DESCRIPTION OF THE TASK – Put the text of each of the following entries into a JSON list of strings, one string per line with blank lines left out, and leave the pictures out of your answer.

SOURCE MATERIAL –
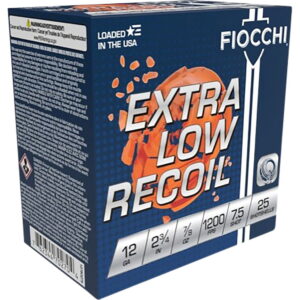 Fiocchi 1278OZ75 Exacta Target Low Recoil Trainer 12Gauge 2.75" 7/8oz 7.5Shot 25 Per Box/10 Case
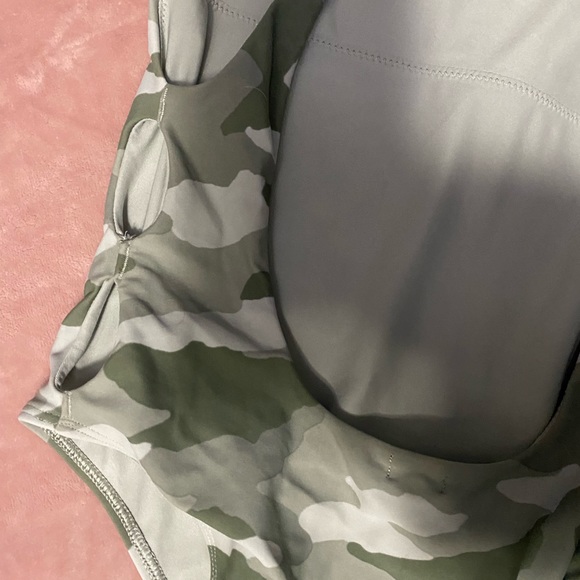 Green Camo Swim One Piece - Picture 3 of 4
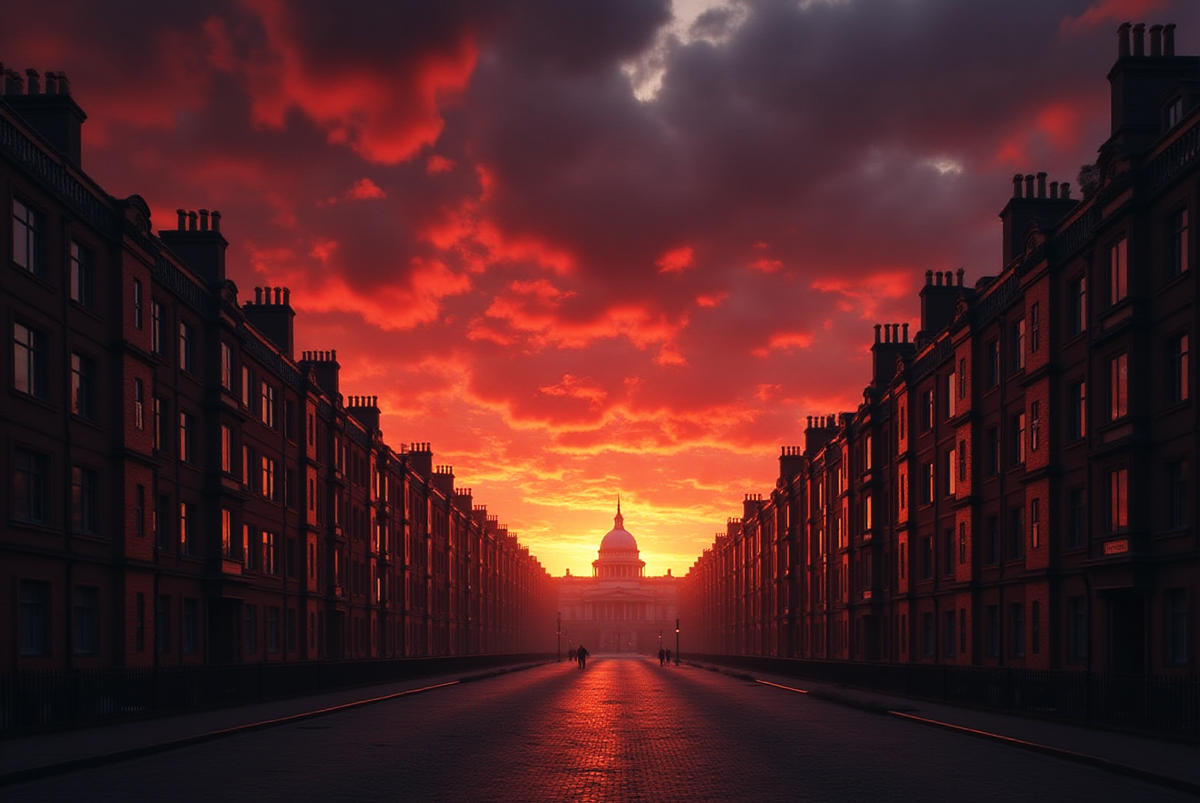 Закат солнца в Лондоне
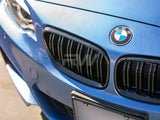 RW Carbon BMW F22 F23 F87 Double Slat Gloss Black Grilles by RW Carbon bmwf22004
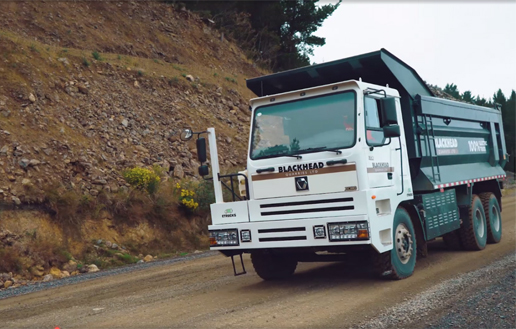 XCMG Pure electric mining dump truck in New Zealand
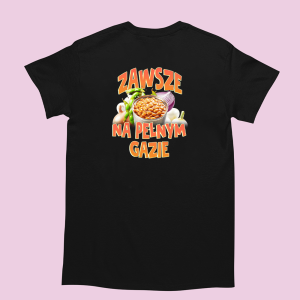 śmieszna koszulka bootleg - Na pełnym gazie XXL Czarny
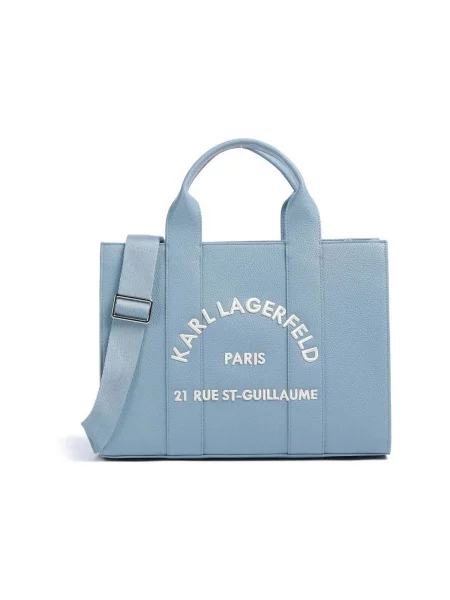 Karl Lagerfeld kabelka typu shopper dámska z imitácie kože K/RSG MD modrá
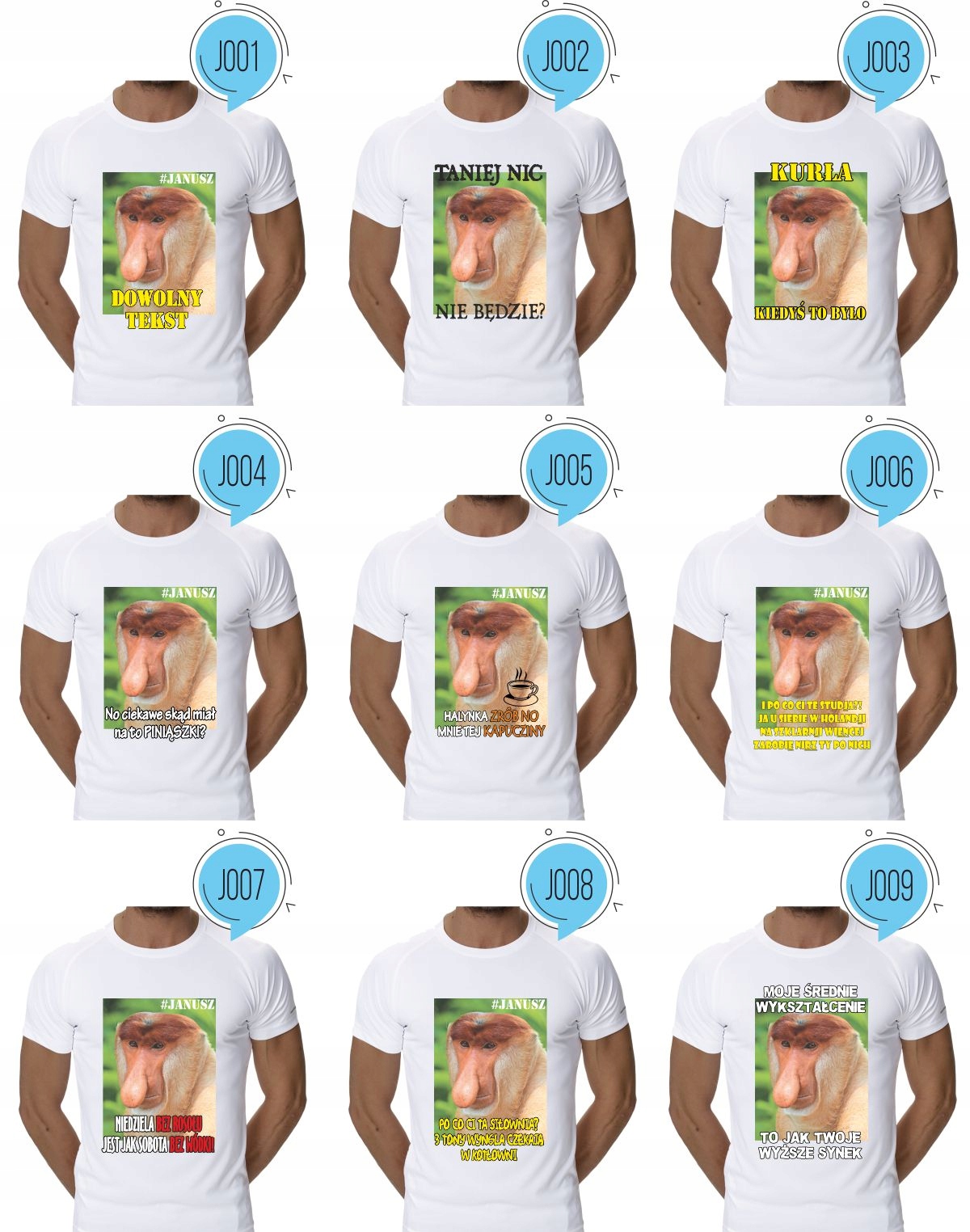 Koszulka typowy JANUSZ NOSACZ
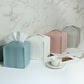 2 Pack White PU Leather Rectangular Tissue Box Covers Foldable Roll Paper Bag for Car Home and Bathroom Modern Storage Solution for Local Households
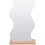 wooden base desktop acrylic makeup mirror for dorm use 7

TASK RESPONSE –
[
  " Fiocchi 1278OZ75 Exacta Target Low Recoil Trainer 12Gauge 2.75\" 7/8oz 7.5Shot 25 Per Box/10 Case",
  " Green Camo Swim One Piece - Picture 3 of 4",
  " Закат солнца в Лондоне",
  " RW Carbon BMW F22 F23 F87 Double Slat Gloss Black Grilles by RW Carbon bmwf22004",
  " XCMG Pure electric mining dump truck in New Zealand",
  " śmieszna koszulka bootleg - Na pełnym gazie XXL Czarny",
  " Karl Lagerfeld kabelka typu shopper dámska z imitácie kože K/RSG MD modrá",
  " Koszulka typowy JANUSZ NOSACZ",
  " 2 Pack White PU Leather Rectangular Tissue Box Covers Foldable Roll Paper Bag for Car Home and Bathroom Modern Storage Solution for Local Households",
  " wooden base desktop acrylic makeup mirror for dorm use 7"
]